Auch das Vorbringen des Klägers, ihm seien zum Zeitpunkt seiner Registrierung als Nutzer die Standardeinstellungen auf der F.-Plattform nicht bekannt gewesen, rechtfertigt nicht die Annahme, die Beklagte habe gegen ihr obliegende Schutzpflichten verstoßen. Denn die Beklagte durfte und musste davon ausgehen, dass dem Kläger bekannt ist, dass sein Name, sein Geschlecht und sein Benutzername für jedermann abrufbar ist und hatte daher keine Veranlassung, diese Daten vor der Erhebung durch Dritte zu schützen. Die Beklagte hat nämlich den Kläger, bevor dieser sich auf der F.-Plattform registrieren konnte, auf ihre Datenverwendungsrichtlinien hingewiesen und der Kläger hat vor seiner Registrierung bestätigt, diese gelesen zu haben. Die seinerzeit maßgeblichen Datenverwendungsrichtlinien der Beklagten enthielten die Information, dass u.a. der Name, das Geschlecht und der Nutzername des Nutzers immer öffentlich zugänglich sind und also von jeder Person gesehen werden kann.

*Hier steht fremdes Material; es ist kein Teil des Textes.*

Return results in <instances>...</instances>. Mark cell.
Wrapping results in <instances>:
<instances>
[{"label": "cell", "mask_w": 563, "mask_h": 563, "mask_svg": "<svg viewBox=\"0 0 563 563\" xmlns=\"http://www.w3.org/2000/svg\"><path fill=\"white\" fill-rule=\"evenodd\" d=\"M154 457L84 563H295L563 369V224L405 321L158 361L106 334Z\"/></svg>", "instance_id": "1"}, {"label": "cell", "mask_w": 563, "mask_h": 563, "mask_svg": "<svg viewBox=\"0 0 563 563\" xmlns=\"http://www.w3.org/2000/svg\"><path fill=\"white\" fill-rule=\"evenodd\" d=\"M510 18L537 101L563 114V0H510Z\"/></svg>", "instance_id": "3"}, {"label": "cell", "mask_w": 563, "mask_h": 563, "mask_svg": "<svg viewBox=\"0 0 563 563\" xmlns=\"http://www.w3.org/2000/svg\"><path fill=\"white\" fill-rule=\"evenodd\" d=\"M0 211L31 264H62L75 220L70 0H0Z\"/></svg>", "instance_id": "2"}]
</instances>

Der von den Scrapern unter Nutzung des Kontakt-Importers der F.-Plattform hergestellte Abgleich zwischen der von ihnen hochgeladenen Telefonnummer des Klägers mit seinem F.-Konto stellt zwar eine Verarbeitung i.S.d. DS-GVO dar. Jedoch war die Beklagte nicht verpflichtet, das F.-Konto des Klägers vor dessen Auffinden über die Telefonnummer des Klägers zu schützen, da der von den Scrapern hergestellte Abgleich als solcher nicht unbefugt bzw. unrechtmäßig war.
Der Kläger hat der Beklagten seine Telefonnummer bereitgestellt, die die Beklagte im Rahmen der SuchbarkeitsEinstellungen verwendete, um festzulegen, welche Personen das F.-Konto des Klägers anhand dessen Telefonnummer finden können, nämlich alle Personen. Der von den Scrapern veranlasste Abgleich war folglich jeder Person, die – wie die Scraper – über die Telefonnummer des Klägers verfügte, möglich und ist damit nicht unbefugt bzw. unrechtmäßig.
Dass dem Kläger nach seinem Vorbringen nicht bekannt war, dass alle Personen über seine Telefonnummer sein F.- Konto finden, hat nicht zur Folge, dass die Beklagte verpflichtet war, Schutzmaßnahmen zu ergreifen, die das F.-Konto des Klägers vor einem Auffinden über seine Telefonnummer schützen. Denn die Beklagte musste annehmen, dass dem Kläger bekannt ist, dass sein F.-Konto über seine Telefonnummer für jedermann aufzufinden ist. Der Kläger nämlich hat vor seiner Registrierung bestätigt, die Datenverwendungsrichtlinien der Beklagten gelesen zu haben. Diese enthalten unter der Überschrift „Auffinden deiner Person auf F.“ die Information, dass es die Beklagte allen Personen, die über die Telefonnummer des F.-Nutzers verfügen, gestattet, den Nutzer auf F. zu finden. Weiter heißt es, dass der Nutzer über seine Privatsphäre-Einstellungen auswählen kann, wer mithilfe der Telefonnummer des Nutzers nach diesem suchen kann. Der Kläger hatte es also in der Hand, unter Zuhilfenahme des jedem Nutzer der F.-Plattform zugänglichen Hilfebereichs die Suchbarkeits-Einstellungen für sein F.-Konto zu ändern und dahin anzupassen, dass nicht alle Personen, die seine Telefonnummer hochladen, sein F.-Konto auffinden.